Estranho estar por um momento, sem rumo, sem direção. Sei que precisava disso porque não gosto de rotina. Meu cotidiano é feito de mudanças constantes. Não sendo assim, corro grande risco de morrer de tédio.
Hoje muito bem disposta; fiz um dia meu mesmo sem planejar. Não me isolei do mundo e nem deixei de dar atenção a pessoas queridas que façam parte da minha vida. A princípio quis companhia no meu domingo, mas agora analisando quão lindo foi estar comigo, posso dizer que era pra ser exatamente assim. Às vezes precisamos conversar com nós mesmos.
Conversei comigo a cada segundo do meu dia... Enquanto pedalava, enquanto me encantava na maravilha de uma feira de discos, enquanto queria estar com ela, enquanto analisava o porquê de querer estar com ela, enquanto andava de skate; tendo em vista a grande pista de asfalto que ainda iria percorrer, enquanto via pessoas passarem por mim com diversas características, formas e expressões, pessoas que talvez também estivessem a dialogar consigo. Conversei comigo enquanto tocava e até mesmo enquanto timidamente cantava aquilo que meu coração dizia através de músicas que traduzem meu eu. Conversei comigo enquanto retornava ao lar trazendo bagagens, sendo elas, violão nas costas, skate na mão e a maior de todas, porém, mais leve, a paz de espírito. E como se não bastasse, converso comigo agora; enquanto escrevo.
Essas conversas transformadas em reflexões foram, portanto o desnude da minha alma mostrando pra mim que direção seguir. Mudanças fazem parte da minha vida, elas nunca me assustaram, sinto que elas estão me moldando, é como se eu fosse aquela pedra precisando ser lapidada para se tornar futuramente um belo diamante.

Objetivo da tarefa
Liste todas as bagagens que, segundo o texto de origem, quem narra trouxe ao retornar ao lar.

Material apresentado
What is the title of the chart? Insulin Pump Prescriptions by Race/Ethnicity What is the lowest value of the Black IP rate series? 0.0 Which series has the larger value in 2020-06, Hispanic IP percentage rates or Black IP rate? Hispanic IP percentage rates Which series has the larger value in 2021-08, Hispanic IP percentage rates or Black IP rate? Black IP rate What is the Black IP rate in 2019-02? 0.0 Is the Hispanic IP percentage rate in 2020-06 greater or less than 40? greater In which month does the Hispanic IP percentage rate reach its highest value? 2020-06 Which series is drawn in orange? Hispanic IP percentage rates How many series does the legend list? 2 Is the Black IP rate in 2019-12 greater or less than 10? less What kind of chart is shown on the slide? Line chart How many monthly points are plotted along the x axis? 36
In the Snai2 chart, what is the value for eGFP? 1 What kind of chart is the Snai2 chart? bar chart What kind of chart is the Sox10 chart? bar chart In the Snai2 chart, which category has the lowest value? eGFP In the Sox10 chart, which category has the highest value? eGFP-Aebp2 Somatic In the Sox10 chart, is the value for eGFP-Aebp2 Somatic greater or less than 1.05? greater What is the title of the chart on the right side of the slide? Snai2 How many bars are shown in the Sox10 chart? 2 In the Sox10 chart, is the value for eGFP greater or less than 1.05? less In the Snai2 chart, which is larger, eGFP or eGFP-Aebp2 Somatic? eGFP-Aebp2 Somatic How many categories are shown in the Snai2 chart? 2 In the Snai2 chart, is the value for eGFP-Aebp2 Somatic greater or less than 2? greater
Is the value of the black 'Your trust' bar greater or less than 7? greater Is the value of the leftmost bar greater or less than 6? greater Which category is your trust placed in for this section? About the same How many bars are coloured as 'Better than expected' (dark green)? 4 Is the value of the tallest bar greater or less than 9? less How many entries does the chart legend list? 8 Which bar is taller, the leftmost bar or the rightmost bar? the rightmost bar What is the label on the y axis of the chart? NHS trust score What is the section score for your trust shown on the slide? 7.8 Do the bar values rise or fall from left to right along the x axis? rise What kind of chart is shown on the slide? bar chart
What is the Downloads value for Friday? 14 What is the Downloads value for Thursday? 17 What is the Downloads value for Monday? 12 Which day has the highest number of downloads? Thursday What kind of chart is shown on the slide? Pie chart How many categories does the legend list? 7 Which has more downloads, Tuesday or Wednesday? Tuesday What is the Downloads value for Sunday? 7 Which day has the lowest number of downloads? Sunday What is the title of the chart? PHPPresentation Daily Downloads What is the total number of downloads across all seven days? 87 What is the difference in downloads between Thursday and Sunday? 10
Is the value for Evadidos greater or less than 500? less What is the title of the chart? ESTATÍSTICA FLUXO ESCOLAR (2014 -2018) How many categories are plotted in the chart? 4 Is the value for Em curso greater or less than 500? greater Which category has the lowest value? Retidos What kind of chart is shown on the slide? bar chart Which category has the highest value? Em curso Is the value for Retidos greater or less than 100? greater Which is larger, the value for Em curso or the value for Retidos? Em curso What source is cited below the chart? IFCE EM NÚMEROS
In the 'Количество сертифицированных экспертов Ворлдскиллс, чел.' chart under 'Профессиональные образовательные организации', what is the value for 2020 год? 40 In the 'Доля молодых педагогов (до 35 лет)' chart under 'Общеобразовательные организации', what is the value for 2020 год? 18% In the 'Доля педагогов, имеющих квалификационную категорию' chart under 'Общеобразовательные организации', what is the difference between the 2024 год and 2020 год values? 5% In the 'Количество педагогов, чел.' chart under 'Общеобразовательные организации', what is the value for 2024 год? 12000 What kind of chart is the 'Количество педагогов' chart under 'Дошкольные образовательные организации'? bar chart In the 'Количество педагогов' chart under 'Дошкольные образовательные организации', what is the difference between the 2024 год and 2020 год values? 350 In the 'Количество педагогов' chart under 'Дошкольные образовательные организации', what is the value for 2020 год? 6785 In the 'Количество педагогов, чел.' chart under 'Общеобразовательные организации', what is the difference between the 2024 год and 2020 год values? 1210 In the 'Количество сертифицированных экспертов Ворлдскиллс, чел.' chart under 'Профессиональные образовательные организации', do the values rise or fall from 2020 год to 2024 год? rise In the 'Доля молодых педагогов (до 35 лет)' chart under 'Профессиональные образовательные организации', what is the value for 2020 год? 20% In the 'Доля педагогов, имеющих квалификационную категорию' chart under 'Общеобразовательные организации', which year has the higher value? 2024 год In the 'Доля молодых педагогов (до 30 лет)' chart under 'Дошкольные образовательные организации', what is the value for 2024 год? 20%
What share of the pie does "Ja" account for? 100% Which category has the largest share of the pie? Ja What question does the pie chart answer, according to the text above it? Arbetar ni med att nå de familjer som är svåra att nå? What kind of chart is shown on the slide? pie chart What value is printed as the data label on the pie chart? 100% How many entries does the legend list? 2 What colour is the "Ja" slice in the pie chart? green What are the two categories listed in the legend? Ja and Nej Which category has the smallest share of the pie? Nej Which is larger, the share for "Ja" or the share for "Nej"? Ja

Resposta da tarefa
- violão nas costas
- skate na mão
- a paz de espírito